=== EXCERPTED TEXT ===

The Top Secret (TS) Cloud will be purpose-built for Australia’s defence and national intelligence community agencies to securely host the country’s most sensitive information, and development new technologies.

You may also want to know that back in May 2024 the CCP also made an attempt to cyber-infiltrate the offices of Canadian parliamentarians. So this definitely is a highly important issue for the members of the Five Eyes alliance.

MPs Vote Unanimously to Investigate Chinese Hacking of Parliamentarians

MPs agreed unanimously on May 9 to investigate China’s cyberattacks against parliamentarians through a House of Commons committee.

The motion for the investigation was initiated by Conservative MP Garnett Genuis, who raised a question of privilege on April 29. He revealed that day that he and 17 other parliamentarians were targeted in 2021 by a Beijing-backed hacker group known as Advanced Persistent Threat 31 (APT31).

The cyberattack on Canadian parliamentarians was part of APT31’s broader hacking campaign against members of the Inter-Parliamentary Alliance on China (IPAC), Mr. Genuis told the House of Commons on April 29. IPAC is an international group of cross-party legislators working to more effectively tackle the threat of Beijing.

The APT31 attacks gained public attention after the U.S. Department of Justice unsealed an indictment on March 25, charging seven Chinese nationals linked to the hacker group. The indictment revealed that the group had spent approximately 14 years targeting critics of the Chinese regime, both in the U.S. and abroad, as well as businesses and political figures, with the goal of furthering Beijing’s economic espionage and foreign intelligence objectives.

Mr. Genuis, along with Liberal MP John McKay, also a co-chair of IPAC, raised concerns in an April 29 statement. They noted that despite warnings from U.S. intelligence authorities about APT31’s attacks dating back to 2022, the Canadian government did not inform the affected parliamentarians of the threat.

“Canadian legislators should have been informed as soon as possible, especially given the progressive nature of this attack,” the MPs wrote. “Steps should be taken to ensure legislators are informed of attacks or potential attacks against them in the future, and to sanction those responsible for this attack.”

On May 8, House Speaker Greg Fergus ruled that Mr. Genuis’s concern constituted a question of privilege. This privilege allows MPs to raise concerns about their parliamentary work being obstructed, prompting immediate consideration in the House of Commons. Mr. Genuis’s motion, now adopted, will be investigated by the House of Commons Standing Committee on Procedure and House Affairs.

Mr. Fergus pointed out that Mr. Genuis compared his situation to the question of privilege involving former Chinese consulate officer Wei Zhao’s intimidation campaign against Tory MP Michael Chong.

Targeting Personal Email

In an April 30 statement to The Epoch Times, Mathieu Gravel, spokesperson for the House of Commons Speaker’s Office, said the administration had “determined that the risk-mitigation measures in place had successfully prevented any attack,” adding that “There were no cybersecurity impacts to any Members or their communications.”

Mr. Genuis has disputed the claim that parliamentarians were unaffected, pointing out that his personal email was targeted. He told The Epoch Times that he received this information from IPAC and that is was collected by the FBI.

“Parliamentarians still need to know about targeted threats against them, even when those threats do not succeed. If someone tries to hurt me but their attempts are thwarted, I would still like to know I have been targeted in order to plan to protect myself going forward,” he said in the House of Commons on May 1.

“Moreover, your office is not at all able to say that these attacks were thwarted, because they evidently targeted members on both parliamentary and non-parliamentary emails.”

=== RECORDED DATA ===

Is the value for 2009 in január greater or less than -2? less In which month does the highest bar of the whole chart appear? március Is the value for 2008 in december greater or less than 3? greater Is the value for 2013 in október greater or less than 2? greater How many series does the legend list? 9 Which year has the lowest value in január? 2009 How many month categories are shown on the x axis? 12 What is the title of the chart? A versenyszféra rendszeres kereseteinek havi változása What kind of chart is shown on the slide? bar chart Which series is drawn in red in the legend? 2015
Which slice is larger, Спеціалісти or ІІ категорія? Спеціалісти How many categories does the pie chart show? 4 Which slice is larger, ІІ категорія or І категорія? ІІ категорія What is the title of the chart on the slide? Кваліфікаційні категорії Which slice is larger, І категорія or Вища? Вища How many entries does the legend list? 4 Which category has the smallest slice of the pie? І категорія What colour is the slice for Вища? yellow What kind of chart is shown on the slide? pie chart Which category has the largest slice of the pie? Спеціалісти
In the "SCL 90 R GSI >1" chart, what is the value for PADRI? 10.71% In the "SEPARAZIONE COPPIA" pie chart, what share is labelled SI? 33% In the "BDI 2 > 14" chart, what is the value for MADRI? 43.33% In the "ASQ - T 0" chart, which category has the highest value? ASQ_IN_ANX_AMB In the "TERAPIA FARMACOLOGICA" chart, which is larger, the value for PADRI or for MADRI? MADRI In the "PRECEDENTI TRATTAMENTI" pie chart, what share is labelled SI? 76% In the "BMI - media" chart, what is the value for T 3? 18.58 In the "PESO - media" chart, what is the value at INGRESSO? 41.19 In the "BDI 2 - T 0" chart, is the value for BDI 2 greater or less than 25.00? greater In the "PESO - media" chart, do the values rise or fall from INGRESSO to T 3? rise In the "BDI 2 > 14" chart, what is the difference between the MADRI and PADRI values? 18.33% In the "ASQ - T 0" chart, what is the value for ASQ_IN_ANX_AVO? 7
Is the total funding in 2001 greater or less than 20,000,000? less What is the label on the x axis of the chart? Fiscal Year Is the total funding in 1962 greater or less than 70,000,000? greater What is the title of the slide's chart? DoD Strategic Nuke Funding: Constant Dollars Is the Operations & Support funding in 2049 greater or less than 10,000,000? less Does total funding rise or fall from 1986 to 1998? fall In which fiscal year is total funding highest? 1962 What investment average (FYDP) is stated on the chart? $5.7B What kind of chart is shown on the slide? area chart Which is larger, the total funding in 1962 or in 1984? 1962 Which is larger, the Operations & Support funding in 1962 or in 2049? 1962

===

## PROBLEMS TO WORK ON
[1] Reproduce the passage of the excerpt on hacking of parliamentarians, taking everything from "Mr. Genuis, along" down to "of the threat.".
[2] According to the excerpt on hacking of parliamentarians, why does Mr. Genuis say parliamentarians should be told about targeted threats even when those threats do not succeed? Answer in one to three sentences.
The material has no role in this work.

## ACTIVITY ANSWERS
[1]
Mr. Genuis, along with Liberal MP John McKay, also a co-chair of IPAC, raised concerns in an April 29 statement. They noted that despite warnings from U.S. intelligence authorities about APT31’s attacks dating back to 2022, the Canadian government did not inform the affected parliamentarians of the threat.

[2] He says that even if an attempt to hurt him is thwarted, he would still want to know he had been targeted. That knowledge would let him plan how to protect himself going forward.